Blog post

Wolfgang Fernbach and the “Spartacus uprising”

This January is the centenary of the Spartacus Uprising in Germany. The most famous victims of the wave of repression that followed were Rosa Luxemburg and Karl Liebknecht, but one of the first victims of the counter-revolutionary violence was Wolfgang Fernbach. In this article, his grandson David Fernbach discusses his life and legacy.

David Fernbach22 January 2019

Wolfgang Fernbach and the “Spartacus uprising”

As the German armies faced defeat in October 1918, the revolution was heralded by a mutiny in the navy. Sailors brought the message to Berlin, where on 9 November the Kaiser abdicated and a republic was proclaimed. Power lay at first with workers’ and soldiers’ councils, but Social-Democratic ministers who took office conspired with the army general staff to maintain order and quash any radical demands. A decisive moment was the so-called “Spartacus uprising” in the second week of January 1919, which led to the murder of Rosa Luxemburg and Karl Liebknecht on the 15th – the hundredth anniversary currently commemorated by many articles and events. Four days earlier, my grandfather Wolfgang Fernbach and six of his comrades had been the first victims of this white terror unleashed against the Spartacists.

Wolfgang Fernbach was born in 1889, into a middle-class Berlin family in which Jewish religion had been abandoned as useless superstition. But in his school years, experience of anti-Semitism alienated him from the German patriotism that his parents’ generation still took for granted. He had begun studying medicine, but then opted for the career of a freelance journalist.

Wolfgang had no involvement with the socialist movement before 1914, but revulsion against the war soon brought him in contact with the small group of radical socialists around Rosa Luxemburg and Karl Liebknecht. This was facilitated by the friendship between his wife’s family and Mathilde Jacob, who in late 1913 had become Rosa Luxemburg’s secretary, personal assistant, and soon intimate friend.
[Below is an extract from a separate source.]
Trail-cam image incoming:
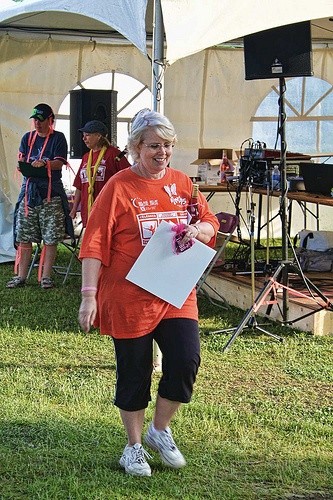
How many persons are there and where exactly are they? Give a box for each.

Wolfgang’s father Eugen Fernbach kept for over half a century a “family chronicle” in which he recorded both events in the life of his family and his reflections on the world around him.[1] Though far from sharing his son’s radical views, he recorded what he knew of Wolfgang’s illegal activity for the group that first called itself the Internationale group, later the Spartakusbund (Spartacus League), and would form the nucleus of the German Communist Party at the end of 1918.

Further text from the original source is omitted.